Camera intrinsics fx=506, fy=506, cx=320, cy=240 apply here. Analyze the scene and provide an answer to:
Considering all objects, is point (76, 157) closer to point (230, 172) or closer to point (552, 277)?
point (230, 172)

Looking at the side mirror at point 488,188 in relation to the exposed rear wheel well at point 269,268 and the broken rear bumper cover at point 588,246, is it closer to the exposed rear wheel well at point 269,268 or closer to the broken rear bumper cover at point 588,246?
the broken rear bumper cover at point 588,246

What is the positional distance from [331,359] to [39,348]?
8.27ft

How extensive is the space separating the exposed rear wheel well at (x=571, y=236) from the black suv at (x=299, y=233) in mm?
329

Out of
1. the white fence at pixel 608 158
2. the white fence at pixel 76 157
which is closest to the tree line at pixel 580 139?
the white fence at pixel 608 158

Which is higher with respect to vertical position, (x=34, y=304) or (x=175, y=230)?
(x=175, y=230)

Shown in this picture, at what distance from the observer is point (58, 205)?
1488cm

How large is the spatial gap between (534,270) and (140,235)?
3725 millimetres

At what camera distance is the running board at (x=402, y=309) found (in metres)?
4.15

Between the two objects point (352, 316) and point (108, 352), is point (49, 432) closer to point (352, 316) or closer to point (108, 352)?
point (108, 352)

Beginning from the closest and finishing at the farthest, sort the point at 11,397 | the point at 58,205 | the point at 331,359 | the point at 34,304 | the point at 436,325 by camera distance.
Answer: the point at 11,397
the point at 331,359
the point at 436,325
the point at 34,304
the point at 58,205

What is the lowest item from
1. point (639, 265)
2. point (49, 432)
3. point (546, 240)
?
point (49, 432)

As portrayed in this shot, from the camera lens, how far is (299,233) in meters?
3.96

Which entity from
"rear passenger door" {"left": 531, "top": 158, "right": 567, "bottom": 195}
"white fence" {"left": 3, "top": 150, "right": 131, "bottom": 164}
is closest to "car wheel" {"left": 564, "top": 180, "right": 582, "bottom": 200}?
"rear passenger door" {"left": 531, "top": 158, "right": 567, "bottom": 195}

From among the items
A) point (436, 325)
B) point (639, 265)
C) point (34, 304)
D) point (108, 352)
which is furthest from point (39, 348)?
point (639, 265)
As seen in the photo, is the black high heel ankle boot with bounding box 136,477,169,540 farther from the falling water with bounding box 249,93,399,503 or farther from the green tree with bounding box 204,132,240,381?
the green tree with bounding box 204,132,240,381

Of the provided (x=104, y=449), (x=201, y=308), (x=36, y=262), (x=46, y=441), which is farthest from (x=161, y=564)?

# # # #

## What needs to be done
Turn the records above into a numbered list, leaving out the blank lines.

## Solution for this problem
1. Camera intrinsics fx=506, fy=506, cx=320, cy=240 apply here. Analyze the scene and provide an answer to:
2. Considering all objects, is point (76, 157) closer to point (230, 172) or closer to point (552, 277)?
3. point (230, 172)
4. Looking at the side mirror at point 488,188 in relation to the exposed rear wheel well at point 269,268 and the broken rear bumper cover at point 588,246, is it closer to the exposed rear wheel well at point 269,268 or closer to the broken rear bumper cover at point 588,246?
5. the broken rear bumper cover at point 588,246
6. What is the positional distance from [331,359] to [39,348]?
7. 8.27ft
8. How extensive is the space separating the exposed rear wheel well at (x=571, y=236) from the black suv at (x=299, y=233) in mm?
9. 329
10. Out of
11. 1. the white fence at pixel 608 158
12. 2. the white fence at pixel 76 157
13. which is closest to the tree line at pixel 580 139?
14. the white fence at pixel 608 158
15. Which is higher with respect to vertical position, (x=34, y=304) or (x=175, y=230)?
16. (x=175, y=230)
17. Shown in this picture, at what distance from the observer is point (58, 205)?
18. 1488cm
19. How large is the spatial gap between (534,270) and (140,235)?
20. 3725 millimetres
21. At what camera distance is the running board at (x=402, y=309) found (in metres)?
22. 4.15
23. Between the two objects point (352, 316) and point (108, 352), is point (49, 432) closer to point (352, 316) or closer to point (108, 352)?
24. point (108, 352)
25. Beginning from the closest and finishing at the farthest, sort the point at 11,397 | the point at 58,205 | the point at 331,359 | the point at 34,304 | the point at 436,325 by camera distance.
26. Answer: the point at 11,397
27. the point at 331,359
28. the point at 436,325
29. the point at 34,304
30. the point at 58,205
31. What is the lowest item from
32. 1. point (639, 265)
33. 2. point (49, 432)
34. 3. point (546, 240)
35. ?
36. point (49, 432)
37. As portrayed in this shot, from the camera lens, how far is (299,233) in meters?
38. 3.96
39. Which entity from
40. "rear passenger door" {"left": 531, "top": 158, "right": 567, "bottom": 195}
41. "white fence" {"left": 3, "top": 150, "right": 131, "bottom": 164}
42. is closest to "car wheel" {"left": 564, "top": 180, "right": 582, "bottom": 200}?
43. "rear passenger door" {"left": 531, "top": 158, "right": 567, "bottom": 195}
44. From among the items
45. A) point (436, 325)
46. B) point (639, 265)
47. C) point (34, 304)
48. D) point (108, 352)
49. which is furthest from point (39, 348)?
50. point (639, 265)
51. As seen in the photo, is the black high heel ankle boot with bounding box 136,477,169,540 farther from the falling water with bounding box 249,93,399,503 or farther from the green tree with bounding box 204,132,240,381?
52. the green tree with bounding box 204,132,240,381
53. Of the provided (x=104, y=449), (x=201, y=308), (x=36, y=262), (x=46, y=441), which is farthest from (x=161, y=564)?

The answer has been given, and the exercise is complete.